Journal of Clinical Microbiology ◽

10.1128/jcm.38.3.1053-1057.2000 ◽

2000 ◽

Vol 38 (3) ◽

pp. 1053-1057 ◽

Cited By ~ 289

Author(s):

Paul R. Young ◽

Paige A. Hilditch ◽

Cheryl Bletchly ◽

Wendy Halloran

Keyword(s):

Monoclonal Antibodies ◽

Dengue Virus ◽

Acute Phase ◽

Immunosorbent Assay ◽

Nonstructural Protein ◽

Surrogate Marker ◽

Detection Sensitivity ◽

Severe Dengue ◽

Clinical Samples ◽

Enzyme Linked Immunosorbent Assay

We describe the development of a capture enzyme-linked immunosorbent assay for the detection of the dengue virus nonstructural protein NS1. The assay employs rabbit polyclonal and monoclonal antibodies as the capture and detection antibodies, respectively.

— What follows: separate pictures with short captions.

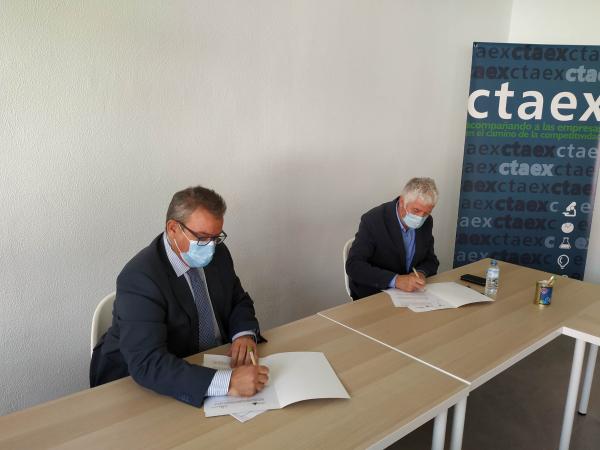 CTAEX y CETARSA FIRMAN UN CONVENIO MARCO DE COLABORACIÓN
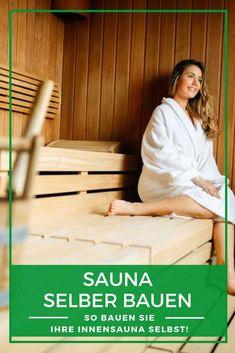Diy Sauna, Infrarot Sauna, Indoor Sauna, Wellness Spa, Room, Charlotte, Rooms For Boys, Sauna Ideas, Bedroom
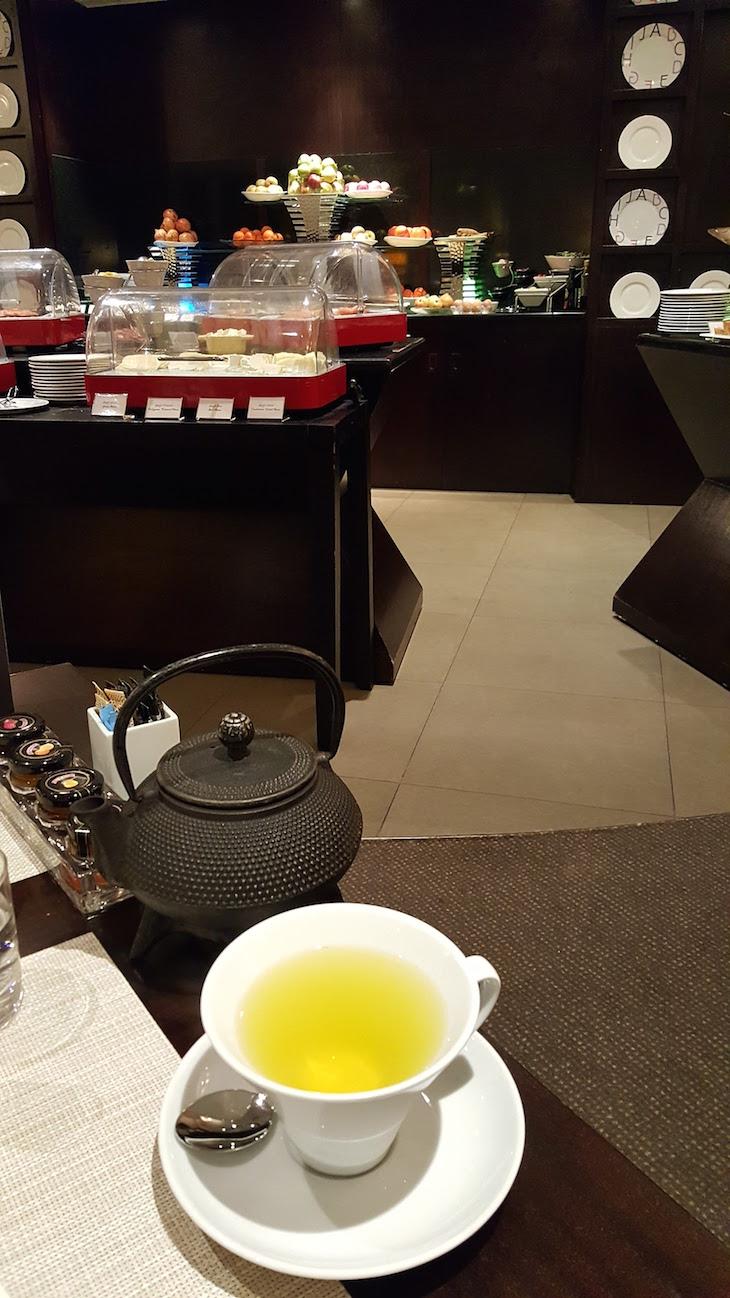 Chá no Hotel Sofitel Lisbon Liberdade © Viaje Comigo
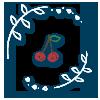 川崎市野上歯科医院 ロゴ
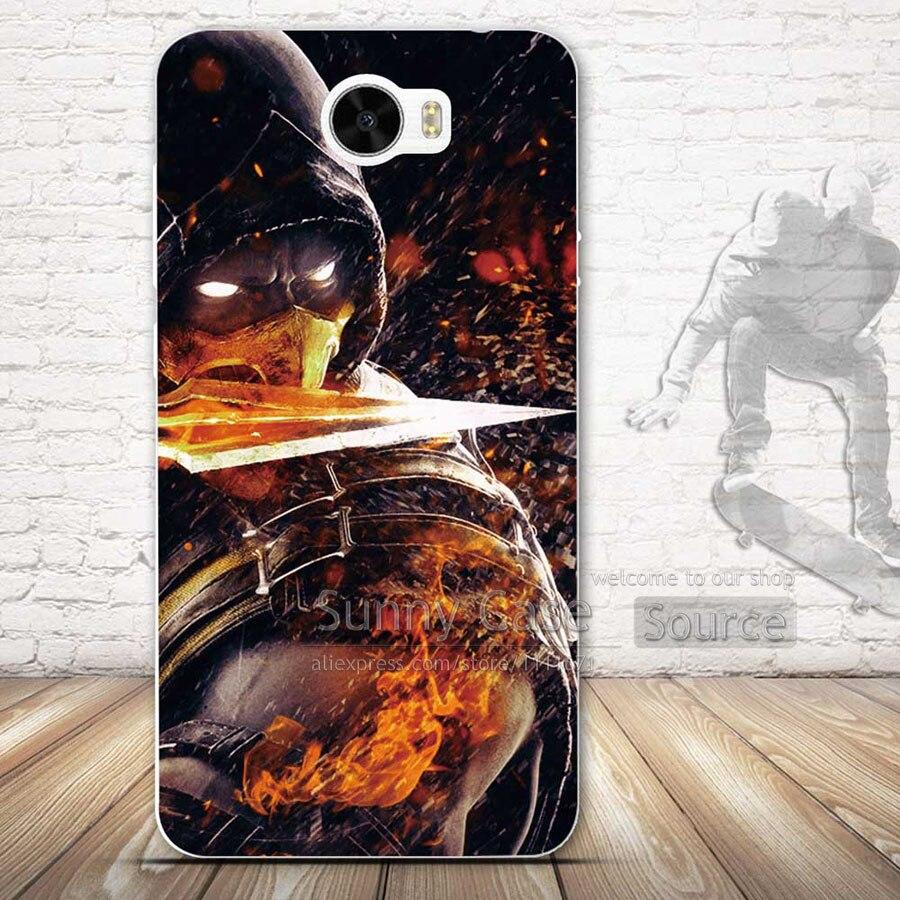 """3D Rysunek Skrzynka Dla Huawei Y5 II Pokrywa Luksusowa Druk Miękki Tpu Torby Phone Case For Huawei Y5II 5.0 """"telefon Coque Funda Powłoki Żel 22"""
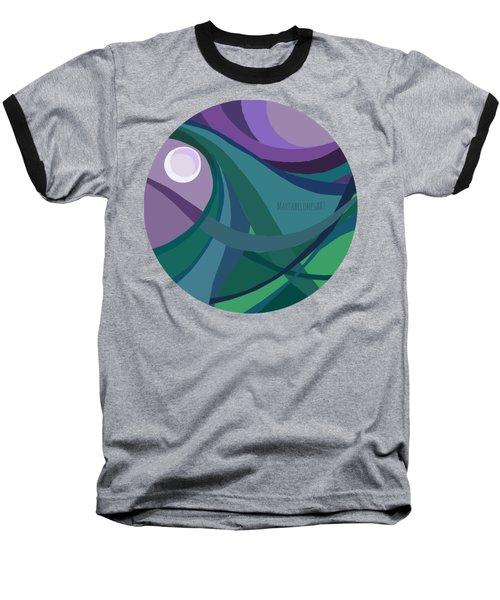 aTARDEcer malva I Baseball T-Shirt
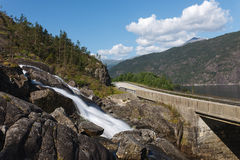 Langfoss waterfall, Norway Royalty Free Stock Image
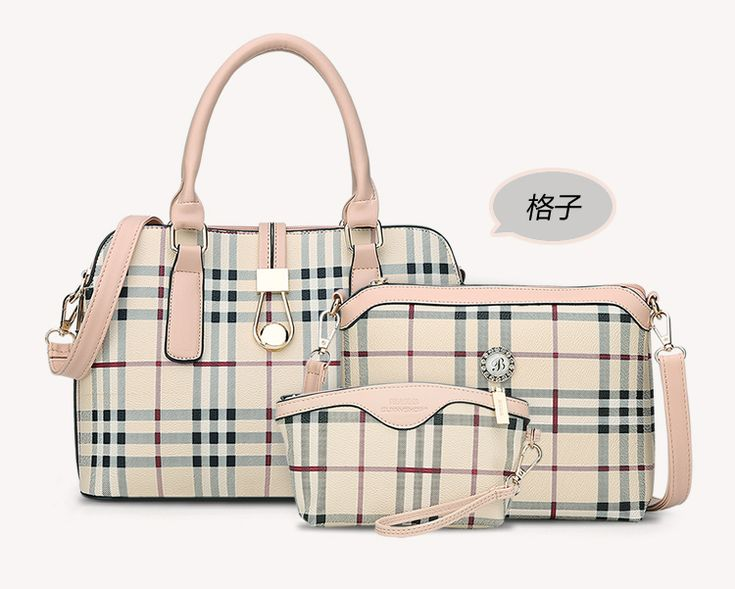 Cheap bag ladies, Buy Quality brand shoulder bag directly from China shoulder bags Suppliers: 3 piece set brand Simple Leisure Plaid Women's Handbags Shoulder Bag PU-leather FamaleTote Bags Ladies Shoulder Messenger Bags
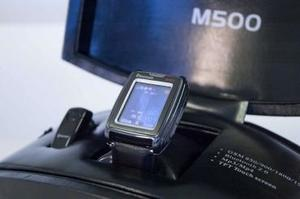 sms m500 phone watch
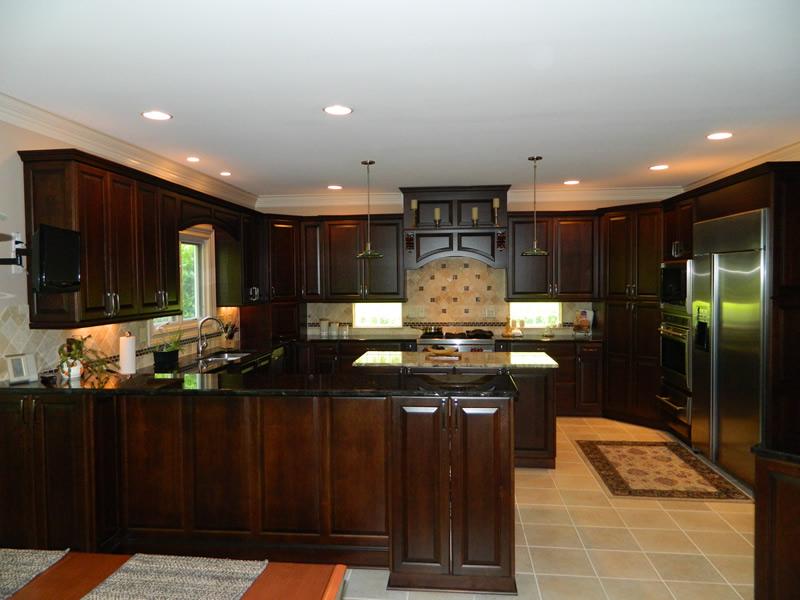 Kitchen Remodeling Huntersville Nc Carolinas Custom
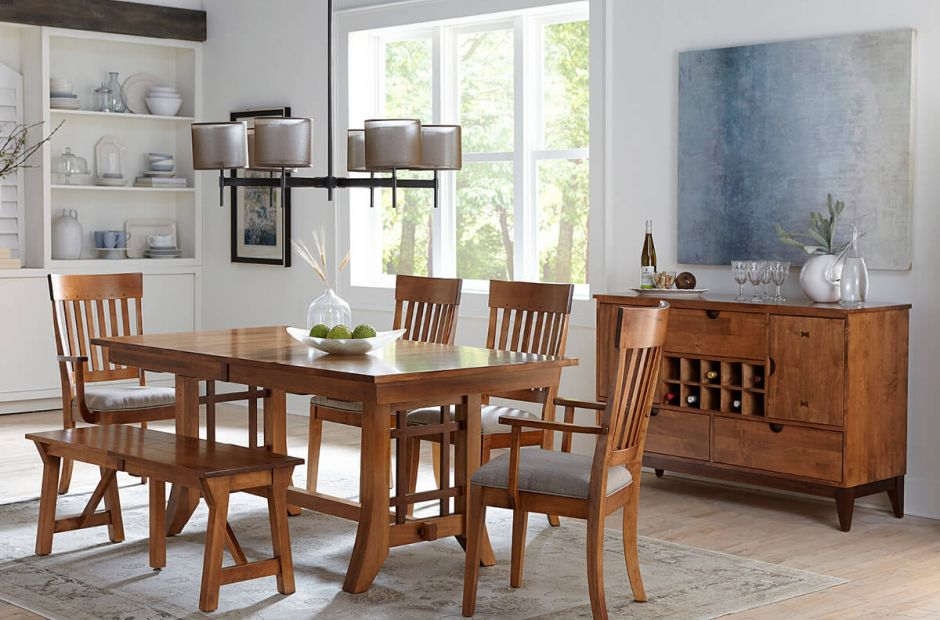 Burnett Dining Set image 1
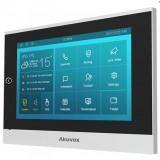 "Akuvox C313S display touch 7"" postazione interna"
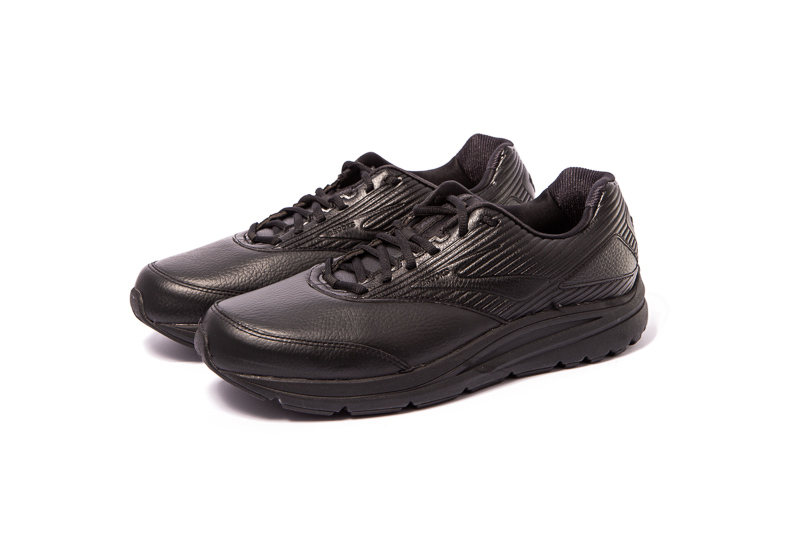 Brooks - Herren Walking Schuh in B Weite € 159,00  Nr. 81 078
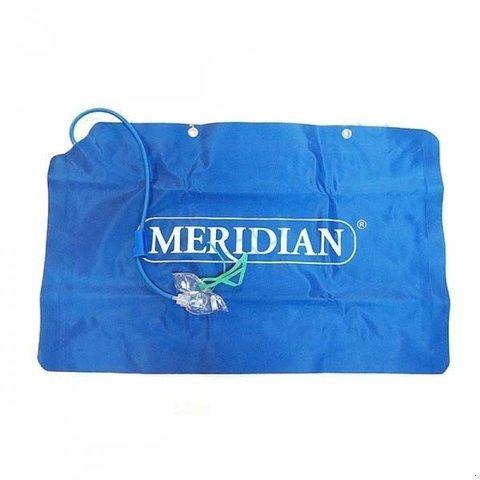 Подушка кислородная Meridian 25л.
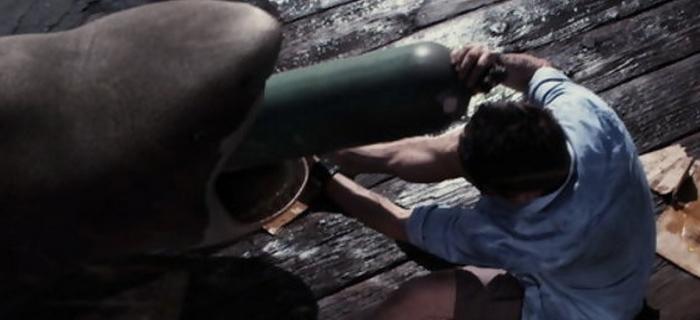 Sharknado (2013) (5)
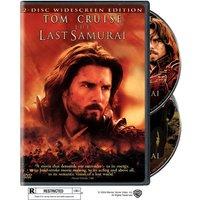 The Last Samurai [Special Edition, UK Import]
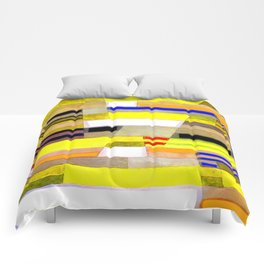 Paul Klee Monument in Fertile Country Comforters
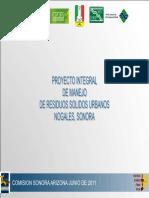 basura.pdf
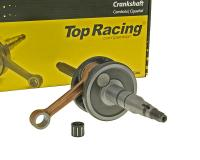 crankshaft Top Racing high quality for Minarelli vertical
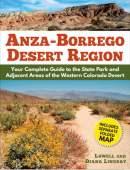Anza-Borrego Desert Region, 6th Edition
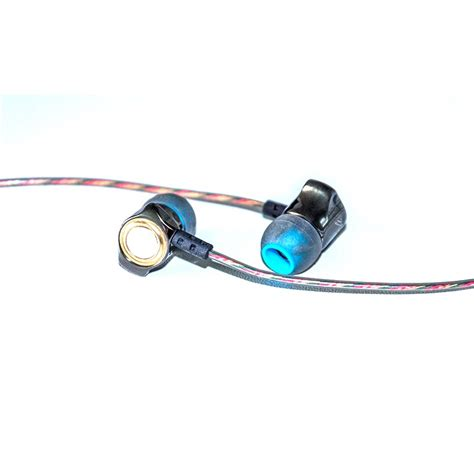 Knowledge Zenith Moving Coil In Ear Earphones 35mm Wit 2010 knowledge zenith moving coil in ear earphones 3 5mm with mic kz ed10 black blue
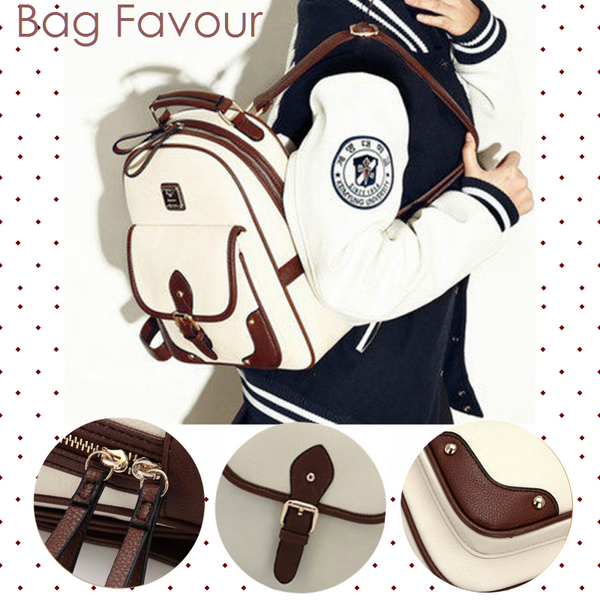 Cute Preppy Leather Women Backpack Singapore Daily Commuter Teens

Immunoaffinity-purified NS1 derived from dengue 2 virus-infected cells was used as a standard to establish a detection sensitivity of approximately 4 ng/ml for an assay employing monoclonal antibodies recognizing a dengue 2 serotype-specific epitope. A number of serotype cross-reactive monoclonal antibodies were also shown to be suitable probes for the detection of NS1 expressed by the remaining three dengue virus serotypes. Examination of clinical samples demonstrated that the assay was able to detect NS1 with minimal interference from serum components at the test dilutions routinely used, suggesting that it could form the basis of a useful additional diagnostic test for dengue virus infection. Furthermore, quantitation of NS1 levels in patient sera may prove to be a valuable surrogate marker for viremia. Surprisingly high levels of NS1, as much as 15 μg/ml, were found in acute-phase sera taken from some of the patients experiencing serologically confirmed dengue 2 virus secondary infections but was not detected in the convalescent sera of these patients. In contrast, NS1 could not be detected in either acute-phase or convalescent serum samples taken from patients with serologically confirmed primary infection. The presence of high levels of secreted NS1 in the sera of patients experiencing secondary dengue virus infections, and in the context of an anamnestic antibody response, suggests that NS1 may contribute significantly to the formation of the circulating immune complexes that are suspected to play an important role in the pathogenesis of severe dengue disease.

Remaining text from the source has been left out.